La carenza di un'analisi economica di fondo, inoltre, fa sì che la pur interessante monografia dello Zani manchi l'unico obiettivo metabiografico che dichiaratamente si propone: "indagare il modo in cui il fascismo, sul piano teorico e pratico, aggiorn• il proprio manuale per il moderno principe alla nuova realtà del commercio mondiale" (p. 9). La "funzionalità delle strutture di controllo dei cambi e degli scambi" non è affatto "indubbia'" come Zani ritiene (p. 10). Quelle strutture, al contrario, diedero allora e hanno dato in seguito pessima prova. Nel 1935-39 la condizione valutaria dell'Italia fran• (il ragionier Guarneri dovette conteggiare un calo della riserva aurea da 9.961 a 2.749 milioni di lire); il problema della disoccupazione non venne risolto; l'accumulazione di capitale subì un'interruzione unita a una minirecessione nel 1936; l'inflazione si riaccese; "il ritardo della preparazione militare italiana divenne realmente grave e preoccupante [...] a partire dal 1935-36" (G. Rochat, G. Massobrio, "Breve storia dell'esercito italiano dal 1861 al 1943", Einaudi, Torino 1978, p. 266, dove viene chiaramente affermato il nesso fra carenze della politica militare fascista e fascismo quale "espressione di un capitalismo secondario"). Normativa e procedure amministrative, incentrate sul concetto di monopolio dei cambi, condussero a una complessità di rapporti fra burocrazia e privati che fu di ostacolo alle scelte strategiche. La soluzione 'ministeriale' venne spinta sino a sottrarre gli stessi aspetti tecnico-operativi della gestione dei cambi a organi, tecnici appunto, come la banca centrale. L'intera impostazione fu il frutto dell'incultura economico-istituzionale di allora, definitivamente bollata come tale, non solo dagli illustri economisti liberali italiani che, come Demaria, ebbero il coraggio dl esprimere la critica mentre il fascismo era ancora imperante.

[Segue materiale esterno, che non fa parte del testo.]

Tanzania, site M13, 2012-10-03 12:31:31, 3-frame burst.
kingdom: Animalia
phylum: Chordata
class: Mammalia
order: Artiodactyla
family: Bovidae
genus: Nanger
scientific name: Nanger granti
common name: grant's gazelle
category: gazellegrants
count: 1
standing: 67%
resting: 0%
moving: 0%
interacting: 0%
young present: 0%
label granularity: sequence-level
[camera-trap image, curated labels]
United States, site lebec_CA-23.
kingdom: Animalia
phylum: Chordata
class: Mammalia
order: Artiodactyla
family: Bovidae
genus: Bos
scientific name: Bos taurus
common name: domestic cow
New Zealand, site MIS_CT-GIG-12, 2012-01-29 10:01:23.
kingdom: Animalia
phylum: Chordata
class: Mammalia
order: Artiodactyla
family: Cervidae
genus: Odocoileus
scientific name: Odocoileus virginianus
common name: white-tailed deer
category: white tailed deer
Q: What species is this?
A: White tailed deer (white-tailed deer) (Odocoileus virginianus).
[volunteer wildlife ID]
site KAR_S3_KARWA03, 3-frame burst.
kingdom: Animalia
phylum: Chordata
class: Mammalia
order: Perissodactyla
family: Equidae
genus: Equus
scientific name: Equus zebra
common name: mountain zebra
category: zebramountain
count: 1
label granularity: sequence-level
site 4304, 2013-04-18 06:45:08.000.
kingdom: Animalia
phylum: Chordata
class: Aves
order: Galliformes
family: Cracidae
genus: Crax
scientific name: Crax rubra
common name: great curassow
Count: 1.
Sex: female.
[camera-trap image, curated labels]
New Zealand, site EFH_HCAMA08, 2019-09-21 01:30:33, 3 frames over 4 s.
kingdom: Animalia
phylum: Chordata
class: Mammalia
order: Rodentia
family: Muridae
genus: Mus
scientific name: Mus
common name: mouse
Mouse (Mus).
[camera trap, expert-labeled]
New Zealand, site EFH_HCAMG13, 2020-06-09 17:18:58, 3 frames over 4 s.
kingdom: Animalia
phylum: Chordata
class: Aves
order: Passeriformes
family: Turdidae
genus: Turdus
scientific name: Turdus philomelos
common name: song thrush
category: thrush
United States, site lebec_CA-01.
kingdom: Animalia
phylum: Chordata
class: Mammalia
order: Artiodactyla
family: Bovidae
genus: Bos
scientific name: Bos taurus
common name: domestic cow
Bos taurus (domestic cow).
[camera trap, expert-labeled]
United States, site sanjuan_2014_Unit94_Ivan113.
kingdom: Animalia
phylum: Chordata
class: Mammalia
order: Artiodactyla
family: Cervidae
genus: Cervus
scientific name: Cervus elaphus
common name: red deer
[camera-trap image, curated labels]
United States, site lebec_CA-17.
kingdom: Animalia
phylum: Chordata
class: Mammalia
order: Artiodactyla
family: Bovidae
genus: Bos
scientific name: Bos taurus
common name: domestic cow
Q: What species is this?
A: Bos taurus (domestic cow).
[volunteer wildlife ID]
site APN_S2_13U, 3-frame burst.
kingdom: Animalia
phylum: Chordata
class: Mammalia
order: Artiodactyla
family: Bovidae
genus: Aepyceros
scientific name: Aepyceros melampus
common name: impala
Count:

Alla carenza di una visione economica di fondo non possono d'altra parte supplire le memorie personali del Guarneri, dominate come sono da un'impostazione cronachistica e descrittiva, da una emotività da emergenza continua, dai limiti, evidenti nello stesso lessico usato, della attrezzatura analitica dell'uomo: accademico mancato, liberista di formazione ma autarchico di professione, dalle poche mal digerite letture di teoria, fra Marshall e List, J.B. Clark e Pareto, un pratico da "relazionificio", non certo l'economista rigoroso e raffinato che Zani immagina. Non rende, infine, un buon servigio al lettore, desideroso o bisognoso di un inquadramento economico generale criticamente avvertito, la scelta dell'editore di preporre alle memorie di Guarneri una introduzione fondata su ampi stralci tratti dallo stesso volume biografico dello Zani, a questo fine manifestamente un 'second best'.